Great thanks! I'm not alone !

craig said...

Is this new...
I have a lot of love for the googlebot.

JohnGeogie said...

I have learn X-Robots-Meta.That's a new concept.

David said...

This line:

" but in fact if you want all your content to be crawled, you don't need a robots.txt file at all"

Surely contradicts the use of adding a XML sitemap reference in the robots.txt file?

anand kumar said...

hello

lagi belajar ngeblog said...

hai,,

Yabin Lee said...

this is a good things ,because we can know much about how the robot run later =.=

Mostatil said...

Hi dear friends,

I have a question about keywords detection used by webmaster tools.

Google detects invalid keywords on my site like "to", "for", "and" etc.

That words used repeatedly in all of internet sites. It seems that google ignore my keywords meta tag. How can i fix this problem?

R.Baylon said...

Dude.. Google does not index or read the
Keywords Meta Tag anymore. This is due to keyword stuffing done by webmasters.

Focus your on-page optimization on other SEO factors like Title tags, h1-h6 tags, bold and strong tags, Img alt tags, and relevant content.

Tal said...

why does all the new changes take year to get active worldwide...?

Aposition said...

GoogleBOT > http://youtu.be/vIi6Nxzoyp4

Jonathan Becker said...

Glad to see this all in a single place :)

Marcio said...

he is safe to liberate the control of ActiveX in my computer for msn2go?

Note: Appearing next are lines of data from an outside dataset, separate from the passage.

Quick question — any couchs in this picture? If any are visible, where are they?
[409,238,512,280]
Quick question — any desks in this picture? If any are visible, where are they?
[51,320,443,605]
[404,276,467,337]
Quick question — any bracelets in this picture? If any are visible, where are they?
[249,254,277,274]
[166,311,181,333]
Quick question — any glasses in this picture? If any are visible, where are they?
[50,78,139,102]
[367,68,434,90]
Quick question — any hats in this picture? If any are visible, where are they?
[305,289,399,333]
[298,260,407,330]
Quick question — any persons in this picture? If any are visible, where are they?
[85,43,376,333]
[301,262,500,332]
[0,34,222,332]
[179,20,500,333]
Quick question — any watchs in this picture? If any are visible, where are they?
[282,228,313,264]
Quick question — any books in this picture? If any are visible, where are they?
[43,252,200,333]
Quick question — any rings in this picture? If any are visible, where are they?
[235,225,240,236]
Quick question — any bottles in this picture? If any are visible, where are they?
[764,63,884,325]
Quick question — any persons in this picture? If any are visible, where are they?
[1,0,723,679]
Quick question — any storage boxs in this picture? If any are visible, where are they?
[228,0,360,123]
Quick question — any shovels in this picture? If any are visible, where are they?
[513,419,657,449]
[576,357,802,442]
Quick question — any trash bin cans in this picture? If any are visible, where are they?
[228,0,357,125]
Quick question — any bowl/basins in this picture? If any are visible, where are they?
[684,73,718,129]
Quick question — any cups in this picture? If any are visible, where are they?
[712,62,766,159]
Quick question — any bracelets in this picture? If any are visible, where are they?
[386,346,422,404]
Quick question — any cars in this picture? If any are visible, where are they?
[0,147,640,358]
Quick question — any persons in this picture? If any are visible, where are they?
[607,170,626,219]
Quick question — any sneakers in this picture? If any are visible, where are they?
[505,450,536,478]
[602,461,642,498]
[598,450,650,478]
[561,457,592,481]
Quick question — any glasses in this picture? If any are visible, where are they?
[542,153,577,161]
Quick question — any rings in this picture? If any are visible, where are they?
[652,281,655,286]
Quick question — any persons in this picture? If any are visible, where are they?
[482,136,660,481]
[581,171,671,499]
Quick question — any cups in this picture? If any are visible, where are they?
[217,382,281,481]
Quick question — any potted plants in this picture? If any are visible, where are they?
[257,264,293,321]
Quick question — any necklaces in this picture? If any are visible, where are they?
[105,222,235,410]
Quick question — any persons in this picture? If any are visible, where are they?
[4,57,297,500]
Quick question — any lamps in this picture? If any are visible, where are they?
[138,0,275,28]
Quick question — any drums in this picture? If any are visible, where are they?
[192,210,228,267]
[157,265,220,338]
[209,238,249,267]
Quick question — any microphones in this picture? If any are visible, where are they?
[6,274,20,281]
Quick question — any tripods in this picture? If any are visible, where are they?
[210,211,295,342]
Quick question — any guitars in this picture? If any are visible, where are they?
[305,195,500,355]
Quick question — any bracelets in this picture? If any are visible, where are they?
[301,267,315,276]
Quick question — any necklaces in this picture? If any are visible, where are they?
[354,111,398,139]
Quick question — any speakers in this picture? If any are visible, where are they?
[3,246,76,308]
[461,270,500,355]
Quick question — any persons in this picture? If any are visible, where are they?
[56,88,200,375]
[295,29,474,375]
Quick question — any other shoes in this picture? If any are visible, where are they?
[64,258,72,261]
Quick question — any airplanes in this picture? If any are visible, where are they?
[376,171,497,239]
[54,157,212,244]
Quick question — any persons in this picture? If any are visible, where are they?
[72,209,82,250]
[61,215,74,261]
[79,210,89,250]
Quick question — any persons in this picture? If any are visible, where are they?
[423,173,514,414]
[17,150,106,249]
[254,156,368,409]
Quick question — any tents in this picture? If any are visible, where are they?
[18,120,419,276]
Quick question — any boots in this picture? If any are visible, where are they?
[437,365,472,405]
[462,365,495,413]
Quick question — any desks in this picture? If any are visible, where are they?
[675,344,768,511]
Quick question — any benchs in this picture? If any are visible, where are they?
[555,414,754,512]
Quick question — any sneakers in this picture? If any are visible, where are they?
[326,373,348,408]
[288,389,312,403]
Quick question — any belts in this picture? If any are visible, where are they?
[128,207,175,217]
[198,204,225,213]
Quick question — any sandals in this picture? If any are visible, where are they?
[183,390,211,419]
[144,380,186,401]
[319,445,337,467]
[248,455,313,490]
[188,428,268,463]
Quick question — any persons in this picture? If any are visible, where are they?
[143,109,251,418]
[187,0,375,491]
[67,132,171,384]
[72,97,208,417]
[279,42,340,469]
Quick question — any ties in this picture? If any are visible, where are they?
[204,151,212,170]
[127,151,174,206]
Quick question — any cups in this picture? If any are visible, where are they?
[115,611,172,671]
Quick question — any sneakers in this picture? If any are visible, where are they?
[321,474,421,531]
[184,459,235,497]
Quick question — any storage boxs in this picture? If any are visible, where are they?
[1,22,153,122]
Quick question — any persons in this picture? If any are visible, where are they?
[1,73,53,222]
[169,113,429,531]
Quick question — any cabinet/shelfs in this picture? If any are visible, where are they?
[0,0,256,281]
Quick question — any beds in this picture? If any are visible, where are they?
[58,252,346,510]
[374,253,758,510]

www.masthideals.com said...

Excellent GWT team, this is a good things, I'm not alone.

hh mag said...

hey peeps i wonder if you can help me. for some reason my website hasnt been indexed and the only link or address that comes up when you search on google using our key words is a strange adress that brings up a component link which makes people think our website is crap or broken. i dont know alot about this stuff and would really appreciate some help.